JOINT BASE LEWIS-McCHORD, Wash. — The secretary of the Army announced plans Thursday to reactivate the 7th Infantry Division and stand up its headquarters here.

The two-star headquarters, which will oversee the training and readiness of five of the installation's 10 brigades, will fill an administrative layer between those units and I Corps. The division headquarters will not be deployable, Secretary of the Army John McHugh said during a press conference on the installation.

"The I Corps headquarters has been very, very busy ... It's only reasonable, it seems to me, to provide that layer of close-on command support just as we have at virtually every other similar-sized base," McHugh said.

The intent is to install a new level of leadership and oversight to support those units, and ensure that soldiers are properly trained, equipped and mentored.

McHugh's announcement comes after a period of massive growth for the base.

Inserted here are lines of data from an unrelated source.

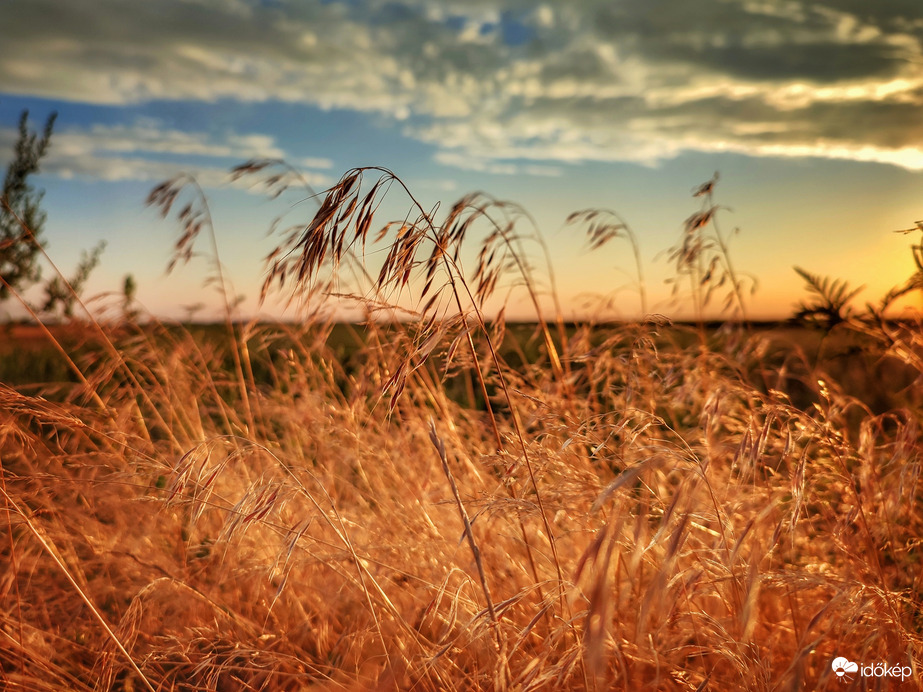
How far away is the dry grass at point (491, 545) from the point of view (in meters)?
1.40

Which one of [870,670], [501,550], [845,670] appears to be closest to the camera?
[870,670]

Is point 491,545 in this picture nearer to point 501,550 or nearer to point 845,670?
point 501,550

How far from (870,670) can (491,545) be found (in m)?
1.08

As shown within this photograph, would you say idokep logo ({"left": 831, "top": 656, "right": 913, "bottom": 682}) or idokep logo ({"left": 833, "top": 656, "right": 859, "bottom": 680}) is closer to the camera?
idokep logo ({"left": 831, "top": 656, "right": 913, "bottom": 682})

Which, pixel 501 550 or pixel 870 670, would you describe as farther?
pixel 501 550

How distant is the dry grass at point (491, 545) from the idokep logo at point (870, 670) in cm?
5

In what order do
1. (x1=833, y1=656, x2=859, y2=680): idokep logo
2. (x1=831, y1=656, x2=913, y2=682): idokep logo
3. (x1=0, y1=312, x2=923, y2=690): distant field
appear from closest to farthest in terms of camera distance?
(x1=831, y1=656, x2=913, y2=682): idokep logo
(x1=0, y1=312, x2=923, y2=690): distant field
(x1=833, y1=656, x2=859, y2=680): idokep logo

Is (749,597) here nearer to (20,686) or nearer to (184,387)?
(20,686)

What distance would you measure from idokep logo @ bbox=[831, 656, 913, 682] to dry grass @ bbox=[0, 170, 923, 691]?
2.0 inches

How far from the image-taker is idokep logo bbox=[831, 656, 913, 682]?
127 cm

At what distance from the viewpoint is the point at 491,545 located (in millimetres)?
2135

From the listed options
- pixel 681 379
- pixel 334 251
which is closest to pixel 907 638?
pixel 681 379

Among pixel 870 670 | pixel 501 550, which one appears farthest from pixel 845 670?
pixel 501 550

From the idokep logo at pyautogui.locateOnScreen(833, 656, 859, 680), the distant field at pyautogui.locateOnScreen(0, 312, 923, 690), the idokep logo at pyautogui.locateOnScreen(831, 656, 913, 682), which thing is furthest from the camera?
the idokep logo at pyautogui.locateOnScreen(833, 656, 859, 680)
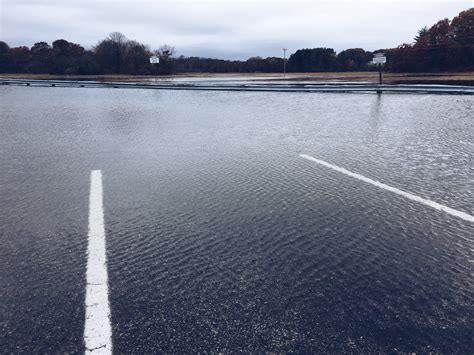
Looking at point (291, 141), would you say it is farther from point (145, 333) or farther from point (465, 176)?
point (145, 333)

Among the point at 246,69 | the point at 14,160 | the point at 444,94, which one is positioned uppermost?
the point at 246,69

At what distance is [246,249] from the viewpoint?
289 centimetres

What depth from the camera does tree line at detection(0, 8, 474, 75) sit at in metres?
64.8

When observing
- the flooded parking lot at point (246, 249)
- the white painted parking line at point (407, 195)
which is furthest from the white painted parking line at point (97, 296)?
the white painted parking line at point (407, 195)

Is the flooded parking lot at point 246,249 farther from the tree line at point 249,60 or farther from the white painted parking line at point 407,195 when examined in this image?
the tree line at point 249,60

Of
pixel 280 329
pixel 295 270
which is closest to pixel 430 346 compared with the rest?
pixel 280 329

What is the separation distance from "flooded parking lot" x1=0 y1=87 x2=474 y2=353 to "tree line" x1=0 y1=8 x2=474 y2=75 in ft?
231

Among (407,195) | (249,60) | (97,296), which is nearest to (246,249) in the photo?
(97,296)

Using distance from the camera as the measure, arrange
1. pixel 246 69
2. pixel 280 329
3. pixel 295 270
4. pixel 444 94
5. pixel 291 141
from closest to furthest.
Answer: pixel 280 329
pixel 295 270
pixel 291 141
pixel 444 94
pixel 246 69

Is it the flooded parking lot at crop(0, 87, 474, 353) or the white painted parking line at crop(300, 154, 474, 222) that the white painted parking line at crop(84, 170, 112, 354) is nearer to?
the flooded parking lot at crop(0, 87, 474, 353)

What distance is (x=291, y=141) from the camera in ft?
24.3

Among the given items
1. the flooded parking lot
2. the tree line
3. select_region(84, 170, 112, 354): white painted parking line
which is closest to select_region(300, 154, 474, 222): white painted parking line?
the flooded parking lot

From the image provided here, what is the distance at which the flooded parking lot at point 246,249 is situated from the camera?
196 cm

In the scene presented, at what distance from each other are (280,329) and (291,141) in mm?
5760
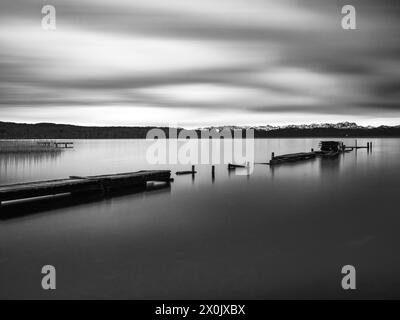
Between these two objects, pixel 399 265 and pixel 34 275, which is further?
pixel 399 265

Since 2003, the installation has grown by roughly 15,000 soldiers and seen a military construction program totaling $1.75 billion, putting it among the largest bases in the United States.

In spite of this, the base does not have an intermediate level of command between the corps and many of its major subordinate units.

The soon-to-be reactivated division will encompass 2nd Brigade, 2nd Infantry Division; 3rd Brigade, 2nd Infantry Division; 4th Brigade, 2nd Infantry Division; 17th Fires Brigade and 16th Combat Aviation Brigade, for a total of some 17,000 soldiers. But as a nondeployable headquarters, the new division headquarters and its estimated 250 personnel will primarily focus on making sure soldiers are properly trained and equipped, and that order and discipline is maintained in its subordinate brigades.

"When you have the number of soldiers, the number of civilian personnel, the number of other service components in one location as they do here at JBLM, (having) eyes on those units ... is enormously important," McHugh said.

The secretary denied that the decision to create a division on the installation came in response to recent incidents involving soldiers from the base, emphasizing that the plan to station a division headquarters on the installation has been in progress for some time. He defended the base, saying it faces the same challenges as other similar installations.

"(JBLM) is a challenged base to the extent that virtually all our other power projection bases have been challenged ... but to suggest that there are numbers of challenges that exist here that don't exist in other areas is simply incorrect," he said.

The 7th Infantry Division is scheduled for activation on Oct. 1, and a commander is expected to be announced in a few weeks. Personnel will begin arriving in early summer.